DÉCLARE que le rapport d’évaluation médicale du docteur Charles Desautels, daté du 23 juin 2010, constitue l’évaluation du médecin qui a charge.

 

Dossiers 420601-64-1009 et 421362-64-1010

ACCUEILLE le moyen préalable soulevé par CRT - Hamel (l’employeur);

REJETTE le moyen préalable soulevé par le travailleur;

INFIRME la décision rendue par la Commission de la santé et de la sécurité du travail le 21 septembre 2010, à la suite d’une révision administrative;

DÉCLARE que l’employeur était justifié de demander à la Commission de la santé et de la sécurité du travail de soumettre le dossier au Bureau d’évaluation médicale au sujet de l’évaluation de l’atteinte permanente et des limitations fonctionnelles;

RETOURNE le dossier à la Commission de la santé et de la sécurité du travail afin que soit obtenu un avis du Bureau d’évaluation médicale sur ces sujets.

 

 

__________________________________

 

Daniel Martin

 

 

 

 

Me Sylvain Gingras

GINGRAS AVOCATS

Représentant du travailleur

 

 

Me Jean-François Bélisle

A.C.R.G.T.Q.

Représentant de l’employeur

 

 

Me Sabrina Khan

VIGNEAULT, THIBODEAU, BERGERON

Représentante de la Commission de la santé et de la santé du travail

 



[1]           L.R.Q., c. A-3.001.

[2]           Brière et Vinyle Kaytec inc., C.L.P. 215828-62A-0309, 18 juin 2004, J. Landry; Brochu et Groupe Optivert inc., C.L.P. 184035-05-0205, 7 février 2007, F. Ranger; Scierie Parent et Duguay, [2007] C.L.P. 872 , révision rejetée, C.L.P. 271310-04-0509, 24 octobre 2008, J.M. Dubois (08LP-156); Gaudreault et Technologies Directes P.G. inc., [2008] C.L.P. 513 ; Desrosiers et Cégep de l’Abitibi-Témiscamingue, C.L.P. 375761-08-0904, 13 mai 2010, P. Champagne.

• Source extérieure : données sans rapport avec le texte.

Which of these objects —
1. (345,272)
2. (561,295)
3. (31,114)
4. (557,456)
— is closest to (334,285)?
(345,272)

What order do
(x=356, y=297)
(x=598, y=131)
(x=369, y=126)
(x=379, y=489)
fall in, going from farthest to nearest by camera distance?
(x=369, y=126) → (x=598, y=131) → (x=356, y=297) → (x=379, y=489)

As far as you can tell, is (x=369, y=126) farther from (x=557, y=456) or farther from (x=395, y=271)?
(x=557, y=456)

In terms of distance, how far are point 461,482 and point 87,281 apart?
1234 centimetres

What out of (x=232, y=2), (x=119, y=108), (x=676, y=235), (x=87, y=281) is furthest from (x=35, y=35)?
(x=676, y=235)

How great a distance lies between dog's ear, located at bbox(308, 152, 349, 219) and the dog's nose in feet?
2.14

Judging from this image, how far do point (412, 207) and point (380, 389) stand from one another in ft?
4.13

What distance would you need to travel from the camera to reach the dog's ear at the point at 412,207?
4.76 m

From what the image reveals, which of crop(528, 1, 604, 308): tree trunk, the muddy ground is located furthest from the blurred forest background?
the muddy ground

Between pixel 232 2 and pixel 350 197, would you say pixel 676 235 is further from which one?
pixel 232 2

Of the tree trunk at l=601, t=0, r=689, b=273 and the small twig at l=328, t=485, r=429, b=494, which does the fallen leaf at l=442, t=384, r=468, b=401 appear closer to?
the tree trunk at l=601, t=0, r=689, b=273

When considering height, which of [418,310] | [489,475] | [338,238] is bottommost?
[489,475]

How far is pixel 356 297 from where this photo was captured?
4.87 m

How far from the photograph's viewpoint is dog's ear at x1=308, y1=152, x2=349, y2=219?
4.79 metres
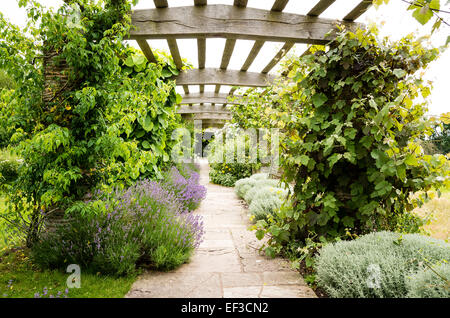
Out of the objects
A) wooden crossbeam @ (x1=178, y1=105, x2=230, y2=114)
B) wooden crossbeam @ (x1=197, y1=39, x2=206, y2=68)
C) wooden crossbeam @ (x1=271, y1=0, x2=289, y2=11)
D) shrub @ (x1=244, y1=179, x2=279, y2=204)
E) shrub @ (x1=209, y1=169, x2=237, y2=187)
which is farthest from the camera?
wooden crossbeam @ (x1=178, y1=105, x2=230, y2=114)

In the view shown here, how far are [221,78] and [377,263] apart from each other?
4.58m

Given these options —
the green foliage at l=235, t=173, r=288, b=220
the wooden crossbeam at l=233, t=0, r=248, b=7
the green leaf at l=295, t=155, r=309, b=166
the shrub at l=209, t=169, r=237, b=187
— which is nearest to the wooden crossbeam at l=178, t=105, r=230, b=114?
the shrub at l=209, t=169, r=237, b=187

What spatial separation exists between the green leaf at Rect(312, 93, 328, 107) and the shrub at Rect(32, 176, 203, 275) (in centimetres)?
187

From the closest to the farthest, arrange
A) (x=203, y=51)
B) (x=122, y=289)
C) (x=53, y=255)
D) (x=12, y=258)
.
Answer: (x=122, y=289)
(x=53, y=255)
(x=12, y=258)
(x=203, y=51)

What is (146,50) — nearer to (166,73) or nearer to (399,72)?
(166,73)

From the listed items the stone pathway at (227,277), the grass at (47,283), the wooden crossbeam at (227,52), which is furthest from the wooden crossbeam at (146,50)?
the grass at (47,283)

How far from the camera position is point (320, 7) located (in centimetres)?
300

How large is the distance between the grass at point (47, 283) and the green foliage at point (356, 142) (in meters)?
1.59

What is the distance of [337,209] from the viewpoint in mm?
2617

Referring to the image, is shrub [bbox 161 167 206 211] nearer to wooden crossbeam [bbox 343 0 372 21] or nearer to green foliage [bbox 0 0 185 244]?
green foliage [bbox 0 0 185 244]

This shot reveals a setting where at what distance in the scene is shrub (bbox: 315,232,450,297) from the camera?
184 centimetres
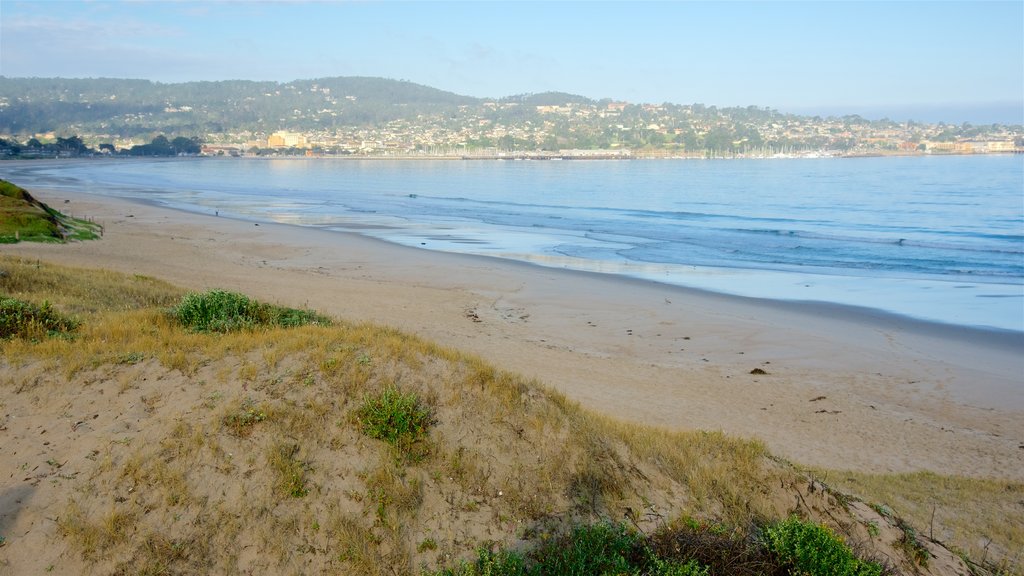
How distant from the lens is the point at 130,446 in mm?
5910

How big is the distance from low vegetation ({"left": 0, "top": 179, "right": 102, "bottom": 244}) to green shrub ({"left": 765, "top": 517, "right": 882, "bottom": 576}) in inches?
924

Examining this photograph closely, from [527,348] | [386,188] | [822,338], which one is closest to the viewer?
[527,348]

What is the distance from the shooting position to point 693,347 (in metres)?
15.2

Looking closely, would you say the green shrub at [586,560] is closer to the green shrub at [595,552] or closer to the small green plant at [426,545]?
the green shrub at [595,552]

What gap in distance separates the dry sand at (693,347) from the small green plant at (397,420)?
313cm

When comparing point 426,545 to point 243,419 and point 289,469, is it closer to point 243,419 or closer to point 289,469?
point 289,469

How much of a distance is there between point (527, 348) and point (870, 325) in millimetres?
8667

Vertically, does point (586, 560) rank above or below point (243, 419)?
below

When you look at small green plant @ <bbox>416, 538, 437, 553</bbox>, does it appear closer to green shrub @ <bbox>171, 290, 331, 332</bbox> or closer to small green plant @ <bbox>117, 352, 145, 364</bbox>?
small green plant @ <bbox>117, 352, 145, 364</bbox>

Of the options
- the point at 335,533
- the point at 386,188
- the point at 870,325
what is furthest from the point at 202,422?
the point at 386,188

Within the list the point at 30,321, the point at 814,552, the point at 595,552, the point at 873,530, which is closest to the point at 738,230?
the point at 873,530

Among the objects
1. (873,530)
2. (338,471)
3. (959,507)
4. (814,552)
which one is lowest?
(959,507)

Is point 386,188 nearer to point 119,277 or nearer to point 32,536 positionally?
point 119,277

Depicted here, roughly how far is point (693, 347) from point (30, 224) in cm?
2120
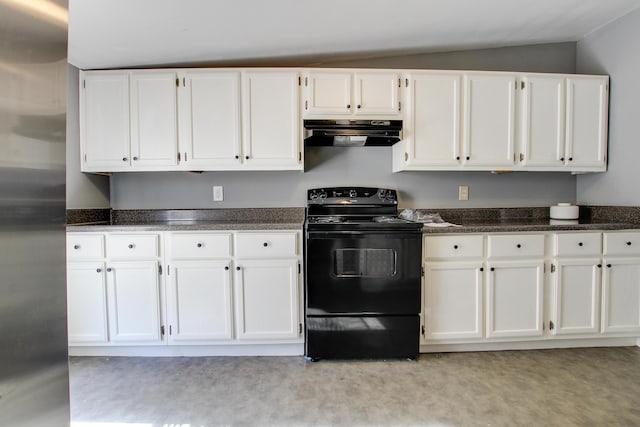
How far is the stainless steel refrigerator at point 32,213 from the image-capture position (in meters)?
0.52

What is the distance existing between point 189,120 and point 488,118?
226 centimetres

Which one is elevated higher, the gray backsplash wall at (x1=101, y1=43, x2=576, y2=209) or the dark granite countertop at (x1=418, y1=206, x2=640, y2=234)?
the gray backsplash wall at (x1=101, y1=43, x2=576, y2=209)

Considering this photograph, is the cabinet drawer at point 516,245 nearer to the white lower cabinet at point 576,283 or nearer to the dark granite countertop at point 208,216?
the white lower cabinet at point 576,283

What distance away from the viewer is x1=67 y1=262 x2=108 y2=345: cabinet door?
2.02 metres

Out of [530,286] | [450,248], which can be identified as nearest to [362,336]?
[450,248]

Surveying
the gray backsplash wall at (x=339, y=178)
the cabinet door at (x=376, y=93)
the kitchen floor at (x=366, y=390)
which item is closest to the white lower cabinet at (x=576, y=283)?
the kitchen floor at (x=366, y=390)

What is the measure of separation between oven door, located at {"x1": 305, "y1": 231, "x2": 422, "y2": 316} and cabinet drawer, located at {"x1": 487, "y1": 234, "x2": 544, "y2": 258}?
538 mm

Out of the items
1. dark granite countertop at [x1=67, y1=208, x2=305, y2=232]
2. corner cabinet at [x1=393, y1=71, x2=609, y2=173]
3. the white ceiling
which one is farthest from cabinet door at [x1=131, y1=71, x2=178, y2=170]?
corner cabinet at [x1=393, y1=71, x2=609, y2=173]

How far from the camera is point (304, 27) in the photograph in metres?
1.97

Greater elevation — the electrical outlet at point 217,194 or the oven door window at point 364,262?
the electrical outlet at point 217,194

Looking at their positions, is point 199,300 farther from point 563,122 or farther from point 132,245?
point 563,122

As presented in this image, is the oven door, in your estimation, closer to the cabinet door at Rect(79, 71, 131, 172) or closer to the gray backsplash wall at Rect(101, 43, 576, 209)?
the gray backsplash wall at Rect(101, 43, 576, 209)

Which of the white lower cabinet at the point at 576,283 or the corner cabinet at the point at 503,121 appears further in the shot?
the corner cabinet at the point at 503,121

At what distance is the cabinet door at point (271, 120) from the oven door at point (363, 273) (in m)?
0.67
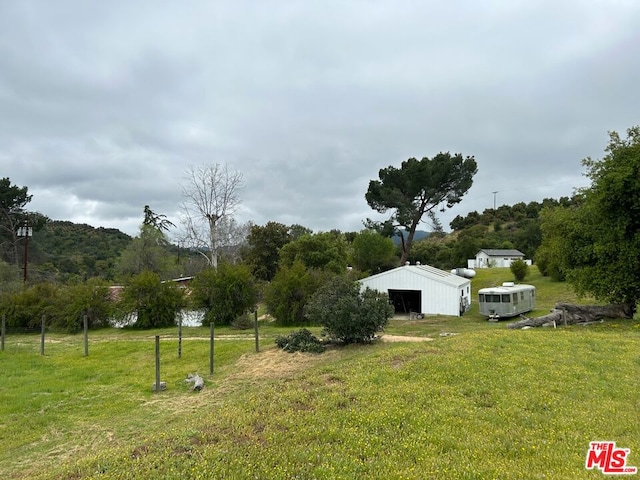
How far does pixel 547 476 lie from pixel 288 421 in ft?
9.33

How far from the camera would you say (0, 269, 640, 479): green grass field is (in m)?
3.83

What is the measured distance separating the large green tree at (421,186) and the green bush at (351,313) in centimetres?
2667

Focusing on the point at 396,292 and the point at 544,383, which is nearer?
the point at 544,383

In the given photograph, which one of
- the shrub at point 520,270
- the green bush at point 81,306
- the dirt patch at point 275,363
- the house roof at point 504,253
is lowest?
the dirt patch at point 275,363

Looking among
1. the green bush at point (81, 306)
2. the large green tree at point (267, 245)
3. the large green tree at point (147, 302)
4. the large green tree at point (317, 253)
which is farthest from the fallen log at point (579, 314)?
the large green tree at point (267, 245)

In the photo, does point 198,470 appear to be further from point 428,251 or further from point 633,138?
point 428,251

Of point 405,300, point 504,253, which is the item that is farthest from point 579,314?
point 504,253

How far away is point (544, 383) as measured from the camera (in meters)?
6.48

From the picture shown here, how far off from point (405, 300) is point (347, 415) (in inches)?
996

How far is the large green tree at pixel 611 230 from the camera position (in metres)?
14.3

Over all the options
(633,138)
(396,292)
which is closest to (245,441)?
(633,138)

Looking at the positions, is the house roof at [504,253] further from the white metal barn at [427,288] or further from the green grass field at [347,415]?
the green grass field at [347,415]

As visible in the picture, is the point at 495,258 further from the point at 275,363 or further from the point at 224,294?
the point at 275,363

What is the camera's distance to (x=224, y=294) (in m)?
21.5
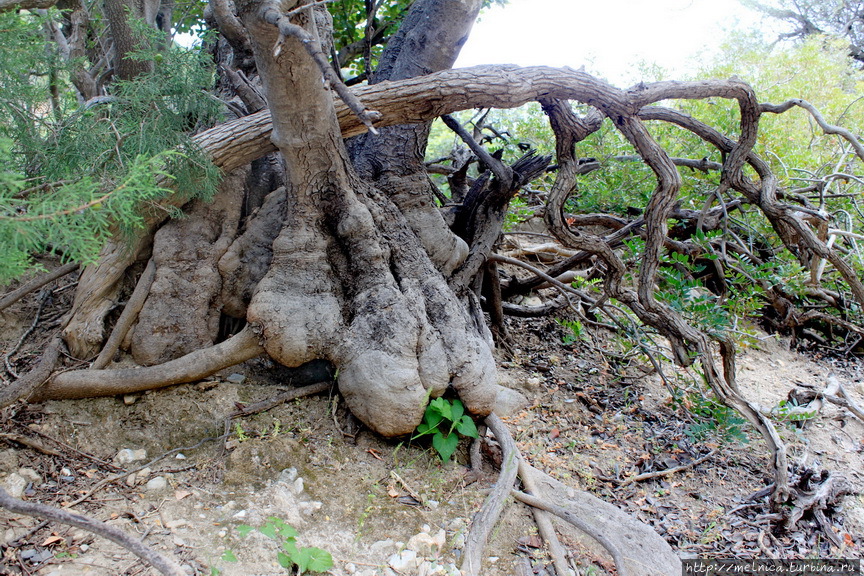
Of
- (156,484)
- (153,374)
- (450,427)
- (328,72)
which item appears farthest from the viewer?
(450,427)

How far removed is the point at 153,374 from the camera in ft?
10.0

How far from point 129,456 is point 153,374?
471 mm

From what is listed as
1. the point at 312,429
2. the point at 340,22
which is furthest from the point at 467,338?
the point at 340,22

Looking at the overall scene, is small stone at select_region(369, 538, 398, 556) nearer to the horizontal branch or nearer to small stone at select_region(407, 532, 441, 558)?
small stone at select_region(407, 532, 441, 558)

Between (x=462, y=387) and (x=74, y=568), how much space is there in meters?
1.97

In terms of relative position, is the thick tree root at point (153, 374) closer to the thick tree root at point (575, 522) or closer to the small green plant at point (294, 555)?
the small green plant at point (294, 555)

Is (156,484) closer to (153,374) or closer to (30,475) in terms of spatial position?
(30,475)

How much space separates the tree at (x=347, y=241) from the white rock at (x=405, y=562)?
28.3 inches

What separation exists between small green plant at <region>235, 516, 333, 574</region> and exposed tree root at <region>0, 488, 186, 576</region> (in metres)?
0.39

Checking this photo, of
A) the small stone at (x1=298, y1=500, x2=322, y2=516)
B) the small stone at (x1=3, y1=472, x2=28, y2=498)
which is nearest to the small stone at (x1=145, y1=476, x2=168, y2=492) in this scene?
the small stone at (x1=3, y1=472, x2=28, y2=498)

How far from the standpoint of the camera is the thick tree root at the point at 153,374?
2912 millimetres

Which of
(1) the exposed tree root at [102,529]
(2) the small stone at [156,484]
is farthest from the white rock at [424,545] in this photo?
(2) the small stone at [156,484]

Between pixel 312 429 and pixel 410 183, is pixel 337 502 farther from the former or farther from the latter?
pixel 410 183

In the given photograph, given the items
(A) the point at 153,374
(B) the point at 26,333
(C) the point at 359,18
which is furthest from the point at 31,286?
(C) the point at 359,18
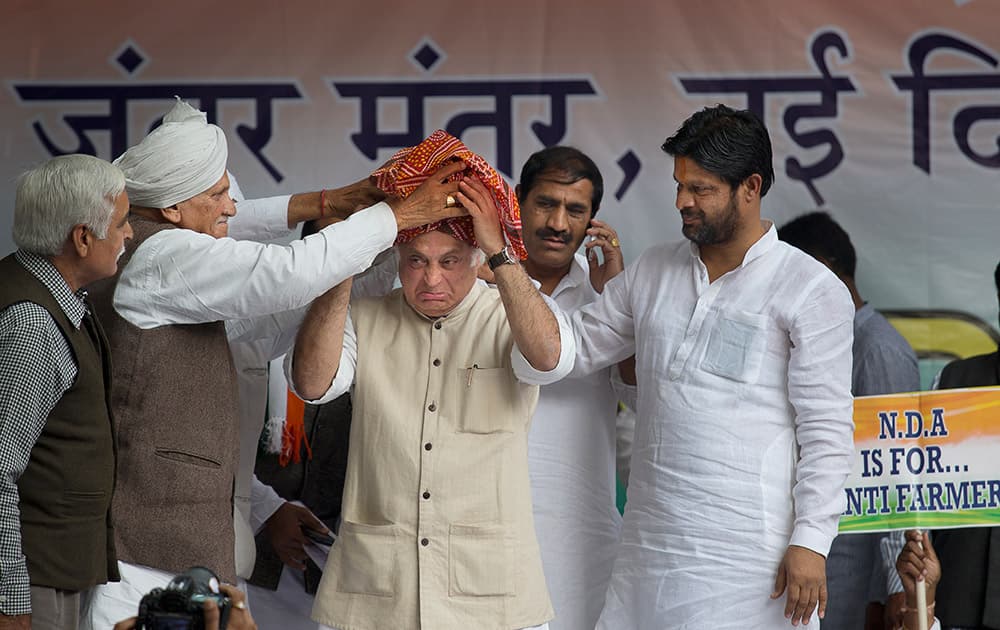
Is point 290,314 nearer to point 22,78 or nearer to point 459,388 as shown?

[3]           Lapointe c. C.L.P., C.A. Montréal, 50009-013413-034, 19 mars 2004, jj. Forget, Dalphond, Rayle, (03LP-313).

[4]           2011 QCCLP 909 .

[5]           [1987] 119 G.O. II, 5576.

[6]          Précitée note 4.

[7]           2010 QCCLP 7325 .

[8]           Prince et A. Grégoire & fils ltée, C.L.P. 312747-04B-0703, 11 mars 2008, L. Collin; Reid et Association des pêcheurs sportifs de la Rivière à Mars, C.L.P. 309862-02-0702, 12 juin 2007, J. Grégoire; Souci et Distribution Denis Parent inc., C.A.L.P. 46425-01-9212, 20 mars 1995, D. Beaulieu; Chouinard et Société de l’assurance-automobile du Québec, C.L.P. 248716-01C-0411, 21 septembre 2005, J.-F. Clément; Parent et Mines Agico Eagle ltée, C.L.P. 280601-08-0512, 18 juillet 2006, J.-F. Clément.

[9]           Bibaud et Proslide Technology inc., [2003] C.L.P. 294 ; Landry et J M Gagné inc., C.L.P. 363211-71-0811, 11 juin 2010, S. Sénéchal (décision sur requête en révision).